The activities that people do throughout their day provide them with roles and routines and give them a sense of value, purpose, achievement and self-worth. They include washing, dressing, eating , drinking, house-keeping, sleeping, employment, volunteering, studying and learning, hobbies and interest, resting and relaxing. Occupational Therapists can help when a person’s engagement or functioning is disrupted due to illness, disability, trauma, ageing. We break down an activity and look for barriers to help people adapt, so they can do that activity independently.

Mini-triumphs mean a lot

When patients take the time to work on accomplishing mini-triumphs, they can start to manage their routines again.

Catherine explains: “We explore the impact of physical health, mental health and cognition on people’s ability to do everyday tasks. Working together, we promote independence, safety, risk management and self-management. These make important contributions to the quality of the patient’s assessment, intervention and discharge process, and enable more people to choose where they live.”

OT impact: case studies

Jessica Lang is an Occupational Therapist in the Enhanced Health in Care Homes Service (EHCH) within the South Notts Integrated Care Partnership, and has prepared two reflections on the impact of her work for patients.

“As part of a wider multi-disciplinary team, we will visit new admissions into the care homes we cover and complete holistic assessments. We help people with health challenges to participate in daily life to the fullest.” Jessica Lang, Occupational Therapist, Enhanced Health in Care Homes Service (EHCH)

High anxiety reducing mobility and confidence

“I completed a new resident’s holistic assessment and found that they had ongoing anxiety and were struggling with mobility.

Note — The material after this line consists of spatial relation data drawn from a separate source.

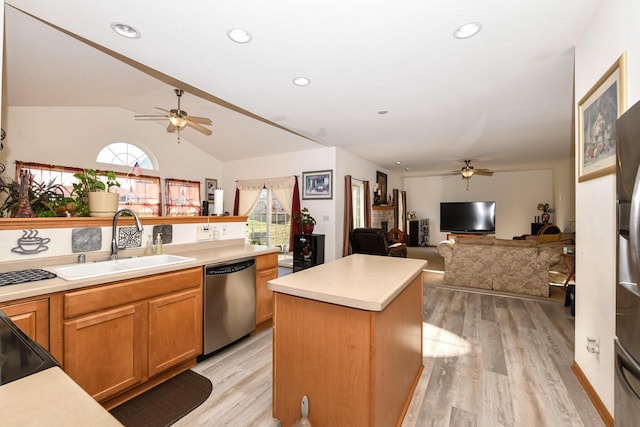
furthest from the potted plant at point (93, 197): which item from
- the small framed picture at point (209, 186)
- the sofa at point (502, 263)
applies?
the small framed picture at point (209, 186)

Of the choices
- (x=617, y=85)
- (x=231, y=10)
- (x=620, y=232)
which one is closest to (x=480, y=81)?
(x=617, y=85)

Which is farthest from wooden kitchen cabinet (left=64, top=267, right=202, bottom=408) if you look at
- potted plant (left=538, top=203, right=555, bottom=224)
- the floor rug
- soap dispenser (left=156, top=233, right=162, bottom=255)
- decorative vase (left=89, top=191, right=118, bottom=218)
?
potted plant (left=538, top=203, right=555, bottom=224)

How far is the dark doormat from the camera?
1699mm

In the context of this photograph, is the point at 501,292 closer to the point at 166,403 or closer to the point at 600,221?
the point at 600,221

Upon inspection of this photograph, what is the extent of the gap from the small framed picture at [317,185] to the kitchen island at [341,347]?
397 centimetres

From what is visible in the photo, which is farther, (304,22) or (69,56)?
(69,56)

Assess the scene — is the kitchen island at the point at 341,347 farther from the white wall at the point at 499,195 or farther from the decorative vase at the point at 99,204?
the white wall at the point at 499,195

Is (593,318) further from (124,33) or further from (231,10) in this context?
(124,33)

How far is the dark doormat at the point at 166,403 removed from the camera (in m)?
1.70

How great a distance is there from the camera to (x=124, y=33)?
2.05 metres

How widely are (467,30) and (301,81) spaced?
148 cm

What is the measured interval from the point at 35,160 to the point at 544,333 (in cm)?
726

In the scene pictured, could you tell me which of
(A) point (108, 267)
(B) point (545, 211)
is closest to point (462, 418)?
(A) point (108, 267)

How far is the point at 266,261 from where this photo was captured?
9.57 feet
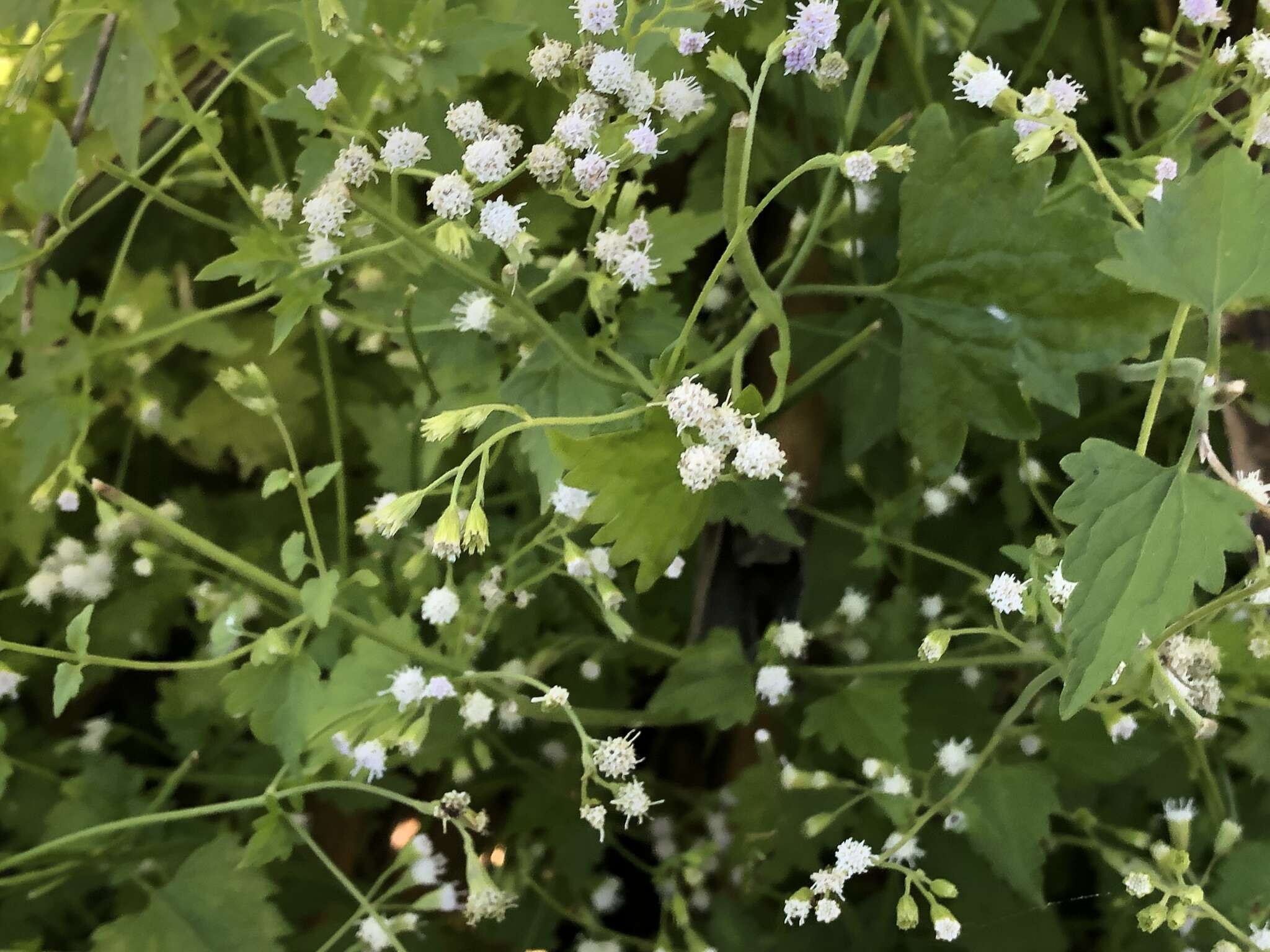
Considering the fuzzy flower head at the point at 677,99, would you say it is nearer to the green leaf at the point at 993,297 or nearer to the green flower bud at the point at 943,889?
the green leaf at the point at 993,297

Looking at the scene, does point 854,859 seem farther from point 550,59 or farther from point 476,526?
point 550,59

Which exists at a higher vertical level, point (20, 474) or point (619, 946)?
point (20, 474)

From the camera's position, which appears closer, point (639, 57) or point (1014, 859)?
point (639, 57)

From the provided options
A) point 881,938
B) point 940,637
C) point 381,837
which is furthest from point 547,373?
point 381,837

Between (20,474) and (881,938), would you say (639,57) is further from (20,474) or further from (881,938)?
(881,938)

Their recent move to a new area had led to delay in being seen by the Community Mental Health Team. Their anxiety was at a high level and they weren’t eating or drinking properly or leaving their room. Their confidence was dropping, which made their anxiety steadily worse. I sat with them to discuss what was going on. I listened to what was important to their quality of life. From this, we were able to set four achievable and graded goals:

  • He would aim to attend all mealtimes.
  • He would refill the drink jug daily.
  • He would go out with carer for a walk to increase confidence.
  • Staff would support him with coping skills such as grounding, mindfulness and a positivity diary.

“I revisited three weeks later and found the resident was now going to every meal, getting coffees and juice and going for walks with staff and friends. We discussed next steps. He wanted to have more confidence to cross the road and get out more, so we set a new goal for a support worker to cross the road first and he would follow, which would help him to build confidence.”

Low mood and suicidal thoughts turned around

“We also work to support the GPs and local community services to provide the best care for the patients in the care homes, as well as giving advice to the care homes themselves.

“I have been visiting a lady in a home who has been experiencing low mood, has dementia, asthma, and knee replacements. From attending weekly home rounds with the care home, it was identified her mood was dipping and she was expressing suicidal thoughts. I was able to talk with the staff and resident to assess mental state, routine and engagement in occupations. The pharmacist was able to review medication and with the GP’s support, increase them.

“From a discussion with the patient and their carers, I was able to set goals:

  • The patient said she felt better when she was sat around people in the lounge, so the carer agreed to prompt and encourage her to get into a new routine where she gets up an hour earlier.
  • We would develop visual aids to support routine and memory.
  • She reported previously enjoying reading but was struggling to maintain attention, so we discussed with the care home and arranged that a carer would sit and read to her and look into audio books.
  • She said she like to sit in the garden, but she needed a chair raiser and there was no suitable seating in the garden for her, so we asked the care home to look into suitable seating outside.

“We’re looking forward to seeing them soon for a follow-up review.”